How to Find the Longest Common Substring in C++

Muhammad Husnain Feb 02, 2024
  1. Longest Common Substring
  2. Problem Formulation of the Longest Common Substring
How to Find the Longest Common Substring in C++

In this article, we will discuss the longest common substring problem and its solution using dynamic programming in C++.

Longest Common Substring

The longest common substring (LCS) is a well-known problem in computer science. A maximum length substring in two or more strings is the longest common substring.

For example, consider the following three strings:

  1. XYXYZ
  2. YXYZX
  3. XYZYX

The longest common substring of these three strings is XYZ. Other common substrings exist in these three strings like X, XY, Y, YX, YZ, and Z; however, the longest common substring is XYZ only.

Figure 1 shows the longest common substring of the above three strings:

Longest Common Substring

Problem Formulation of the Longest Common Substring

Consider two strings, S1 and S2, with lengths m and n, respectively, to find the exact substring from both S1 and S2, with the maximum length.

We will present two solutions to this problem:

  1. A Simple Solution
  2. Dynamic Programming Solution

A Simple Solution

Following are the steps to find the longest common substring from two strings using the simple solution:

  • Find all substrings of the first string S1.
  • For every substring of S1, check whether it is a substring of S2 or not.
  • Note that the maximum length substring matches the S2 substring.
  • As the length of the string S1 is m, there are $\mathcal{O}(m^2)$ substrings.
  • The length of string S2 is n, and $\mathcal{O}(n)$ is required to find whether a string is a substring or not.
  • The total time complexity required to perform this solution is $\mathcal{O}(nm^2)$.

This solution can find the longest common substring; however, it will take time, so let’s look at the dynamic programming solution to achieve the same goal in less time.

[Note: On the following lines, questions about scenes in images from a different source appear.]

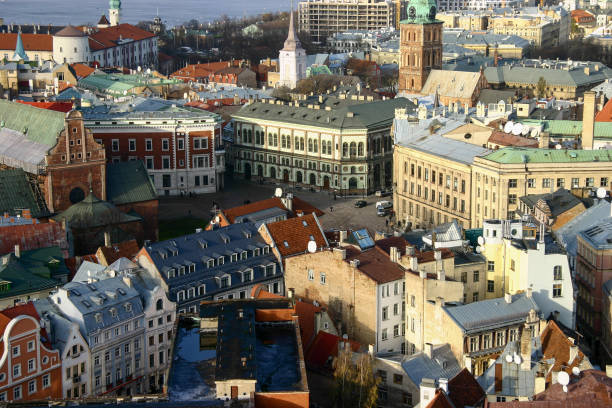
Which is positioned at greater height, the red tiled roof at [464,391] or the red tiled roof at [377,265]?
the red tiled roof at [377,265]

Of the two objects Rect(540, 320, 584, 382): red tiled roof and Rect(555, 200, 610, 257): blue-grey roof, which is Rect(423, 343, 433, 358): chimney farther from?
Rect(555, 200, 610, 257): blue-grey roof

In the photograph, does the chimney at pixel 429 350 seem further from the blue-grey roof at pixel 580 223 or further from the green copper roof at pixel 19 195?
the green copper roof at pixel 19 195

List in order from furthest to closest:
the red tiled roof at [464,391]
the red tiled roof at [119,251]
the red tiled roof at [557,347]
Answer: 1. the red tiled roof at [119,251]
2. the red tiled roof at [557,347]
3. the red tiled roof at [464,391]

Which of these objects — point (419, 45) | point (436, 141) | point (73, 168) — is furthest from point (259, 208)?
point (419, 45)

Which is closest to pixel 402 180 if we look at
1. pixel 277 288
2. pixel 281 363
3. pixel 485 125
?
pixel 485 125

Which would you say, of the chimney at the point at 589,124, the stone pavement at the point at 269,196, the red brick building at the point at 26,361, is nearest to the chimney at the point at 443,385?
the red brick building at the point at 26,361

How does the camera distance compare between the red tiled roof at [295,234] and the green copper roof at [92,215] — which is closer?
the red tiled roof at [295,234]

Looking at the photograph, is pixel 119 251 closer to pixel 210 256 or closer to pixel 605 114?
pixel 210 256
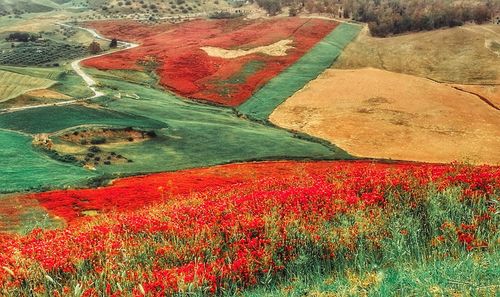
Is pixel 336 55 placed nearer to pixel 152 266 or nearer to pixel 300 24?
pixel 300 24

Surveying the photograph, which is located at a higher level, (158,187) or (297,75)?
(158,187)

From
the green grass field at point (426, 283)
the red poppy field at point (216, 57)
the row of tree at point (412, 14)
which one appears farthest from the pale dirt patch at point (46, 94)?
the row of tree at point (412, 14)

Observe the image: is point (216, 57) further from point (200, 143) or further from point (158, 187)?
point (158, 187)

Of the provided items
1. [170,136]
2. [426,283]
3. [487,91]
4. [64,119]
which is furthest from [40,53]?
[426,283]

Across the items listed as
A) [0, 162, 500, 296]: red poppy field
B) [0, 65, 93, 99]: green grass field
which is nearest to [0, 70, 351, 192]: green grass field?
[0, 65, 93, 99]: green grass field

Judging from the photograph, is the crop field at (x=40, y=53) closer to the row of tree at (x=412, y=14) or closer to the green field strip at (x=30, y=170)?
the green field strip at (x=30, y=170)

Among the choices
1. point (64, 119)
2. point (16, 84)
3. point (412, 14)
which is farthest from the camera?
point (412, 14)
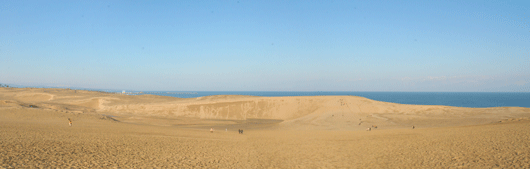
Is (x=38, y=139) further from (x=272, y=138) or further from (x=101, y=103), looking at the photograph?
(x=101, y=103)

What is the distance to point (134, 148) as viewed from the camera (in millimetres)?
14398

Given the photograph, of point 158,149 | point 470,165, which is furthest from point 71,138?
point 470,165

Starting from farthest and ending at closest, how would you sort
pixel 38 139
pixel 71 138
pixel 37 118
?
pixel 37 118 → pixel 71 138 → pixel 38 139

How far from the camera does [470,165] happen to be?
34.2 feet

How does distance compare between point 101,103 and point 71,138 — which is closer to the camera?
point 71,138

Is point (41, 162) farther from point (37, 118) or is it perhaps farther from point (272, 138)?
point (37, 118)

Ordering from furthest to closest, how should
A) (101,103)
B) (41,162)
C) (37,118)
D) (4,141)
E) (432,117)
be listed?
1. (101,103)
2. (432,117)
3. (37,118)
4. (4,141)
5. (41,162)

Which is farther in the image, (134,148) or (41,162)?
(134,148)

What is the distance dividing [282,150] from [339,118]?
18.9 metres

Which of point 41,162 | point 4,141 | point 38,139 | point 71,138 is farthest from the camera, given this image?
point 71,138

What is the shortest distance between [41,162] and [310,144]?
41.9 ft

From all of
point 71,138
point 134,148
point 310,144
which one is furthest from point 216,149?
point 71,138

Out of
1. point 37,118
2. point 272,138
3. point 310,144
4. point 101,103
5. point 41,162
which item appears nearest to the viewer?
point 41,162

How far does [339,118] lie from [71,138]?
2590 cm
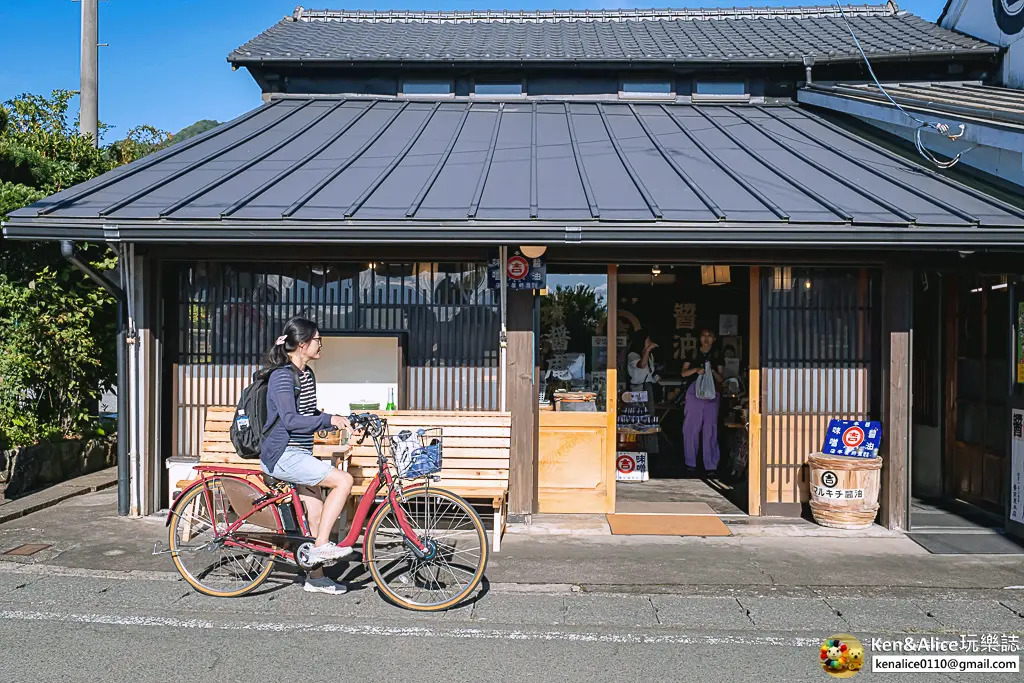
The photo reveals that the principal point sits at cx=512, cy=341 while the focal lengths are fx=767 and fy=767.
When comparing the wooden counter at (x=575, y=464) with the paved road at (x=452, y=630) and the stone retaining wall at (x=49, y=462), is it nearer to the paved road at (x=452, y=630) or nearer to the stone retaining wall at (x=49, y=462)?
the paved road at (x=452, y=630)

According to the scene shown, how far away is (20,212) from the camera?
276 inches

Find the Longest Common Substring Through Dynamic Programming

We can use dynamic programming (DP) to find the longest common substring (LCS) from two strings. Following is the pseudocode for finding the longest common substring using the dynamic programming approach:

function Longest_Common_Substring(S1[1..m], S2[1..n])
    DP_Matrix = array(1..m, 1..n)
    len = 0
    result_substring = {}
    for i = 1..m
        for j = 1..n
            if S1[i] == S2[j]
                if i = 1 or j = 1
                    DP_Matrix[i, j] = 1
                else
                    DP_Matrix[i, j] = DP_Matrix[i − 1, j − 1] + 1
                if DP_Matrix[i, j] > len
                    len = DP_Matrix[i, j]
                    result_substring = {S1[i − len + 1..i]}
                else if DP_Matrix[i, j] == len
                    result_substring = result_substring ∪ {S1[i − len + 1..i]}
            else
                DP_Matrix[i, j] = 0
    return result_substring

The above solution takes quadratic (i.e., $\mathcal{O}(mn)$) time complexity to calculate the longest common substring. The solution is optimal and always guarantees the longest sub-match.

Note: The arrays in pseudocodes start from index 1. Moreover, this algorithm works fine only with non-empty strings.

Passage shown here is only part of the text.